Deze aanpak werkt alleen als de ontwikkeling van de vraagzijde tijdig op gang komt en hier voldoende zekerheid over is. De ontwikkeling van waterstofproductie door elektrolyse en de verduurzaming van de industriële clusters is hiervoor van belang. Dit geldt des te sterker indien er vanwege de beoogde verhoging van het Europees doel voor 2030 mogelijk meer windenergie op zee nodig is. Het bouwen van meer windparken op zee draagt alleen bij aan het verduurzamen van onze samenleving als het leidt tot het verdringen van het gebruik van fossiele energie in ons land. Alleen als de binnenlandse vraag naar groene elektronen en moleculen mee groeit met de verdere groei van windenergie op zee, leidt deze verdere groei daadwerkelijk tot verduurzaming van onze samenleving.

Naast de technische koppeling van aanbod en vraag moeten partijen elkaar ook goed kunnen vinden om de energie op de juiste manier op de markt te verhandelen. Voor subsidievrije wind-op-zee-projecten kan het zeer aantrekkelijk zijn om een deel van de opgewekte stroom voor langere tijd aan vaste klanten te verkopen. Dit kan middels zogenoemde Power Purchase Agreements (PPA’s). Zowel Afry als InvestNL constateren in hun rapporten dat de PPA-markt in Nederland nog onderontwikkeld is. Ook in gesprekken met partijen uit de windenergiesector en industrie op land blijkt dat niet alle partijen in dezelfde mate de weg naar deze nieuwe markt goed weten te vinden. Pas sinds kort zijn er subsidievrije windparken op zee en deze markt is nog relatief nieuw en zal zich na verloop van tijd uit zichzelf verder ontwikkelen. Toch vind ik het van belang om er alles aan te doen dat alle partijen elkaar goed weten te vinden. Ik zal de ontwikkelingen van de PPA-markt nauwlettend volgen en in gesprek blijven met partijen om te bezien of de ontwikkeling van deze markt kan worden versterkt.

Kortetermijnmaatregelen

Een gezonde en stabiele businesscase voor wind op zee is niet alleen op de lange termijn nodig, zoals de NEO zegt, maar ook al op de kortere termijn voor het halen van het klimaatdoel in 2030. Daarom is het van belang om ook voor de korte termijn concrete maatregelen te nemen die de businesscase voor wind-op-zee-projecten robuust houdt. Met de verlenging van de vergunningsduur voor windparken op zee die is opgenomen in de nota van wijziging die ik uw Kamer op 13 oktober jl. heb gestuurd (Kamerstuk 35 092 Nr. 11) is al een eerste belangrijke maatregel voor een aantrekkelijkere businesscase genomen.

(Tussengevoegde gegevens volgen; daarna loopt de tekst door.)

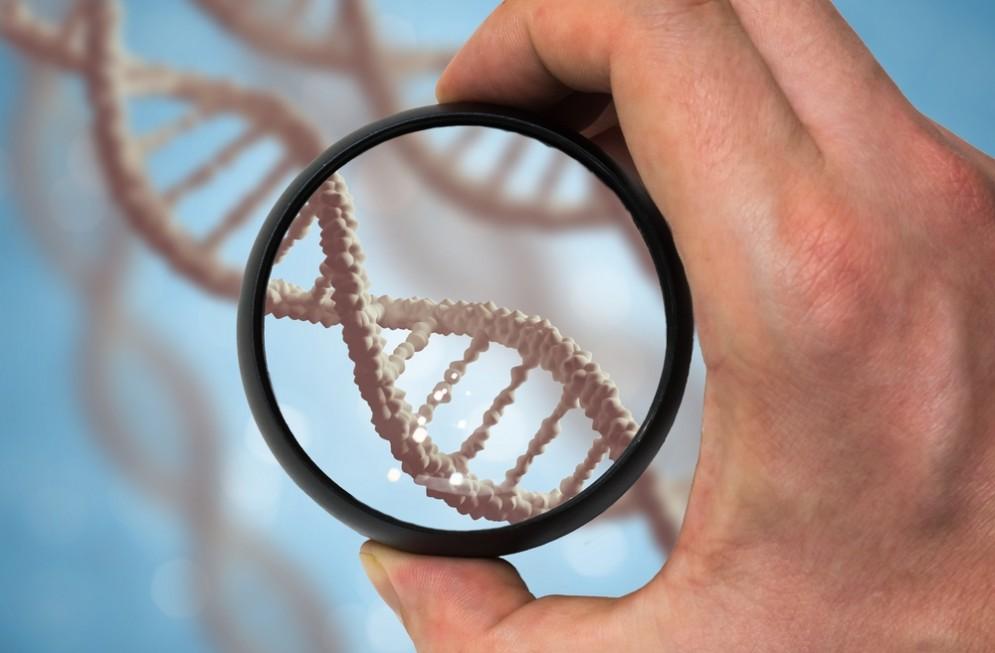 I geni che causano il cancro provengono dalle piante?
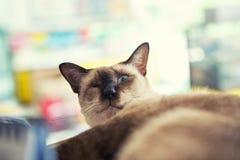 Gato cego Imagem de Stock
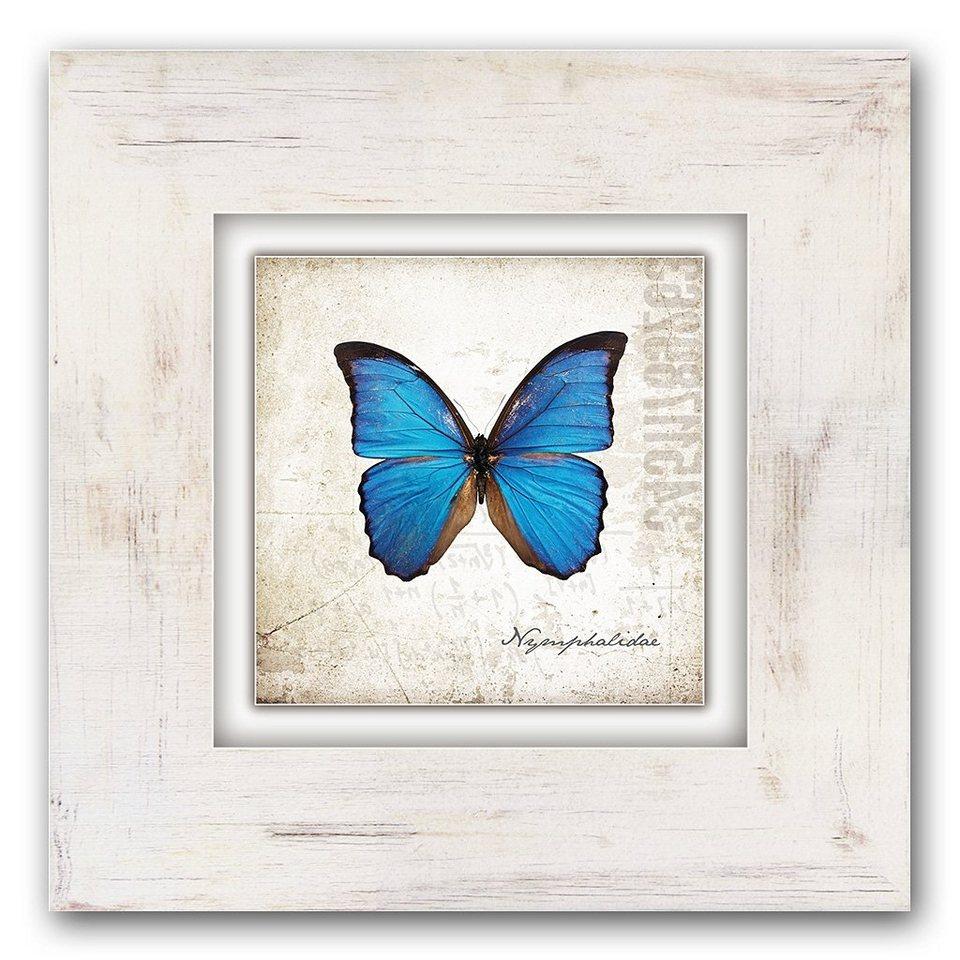 Holzbild, Home affaire, »Blauer Schmetterling«, 40/40 cm in creme/blau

Ik houd echter rekening met de mogelijkheid dat dit voor de korte termijn niet genoeg is. Met het oog op het realiseren van de klimaatdoelstelling in 2030 is het onwenselijk dat de realisatie van windparken tijdelijk stopt. Dit kan ook negatieve gevolgen hebben voor de ontwikkeling van een stevige toeleveringsketen in Nederland, die ook nodig is voor kostenefficiënte uitrol ook na 2030. Zowel in het onderliggende PwC-rapport9 waarop InvestNL haar advies baseert als in het Afry-rapport staat de suggestie om een backstop-instrument te overwegen dat gebruikt kan worden om de noodzakelijke ondersteuning te bieden op het moment dat subsidievrije uitrol niet lukt of onvoldoende snel gaat.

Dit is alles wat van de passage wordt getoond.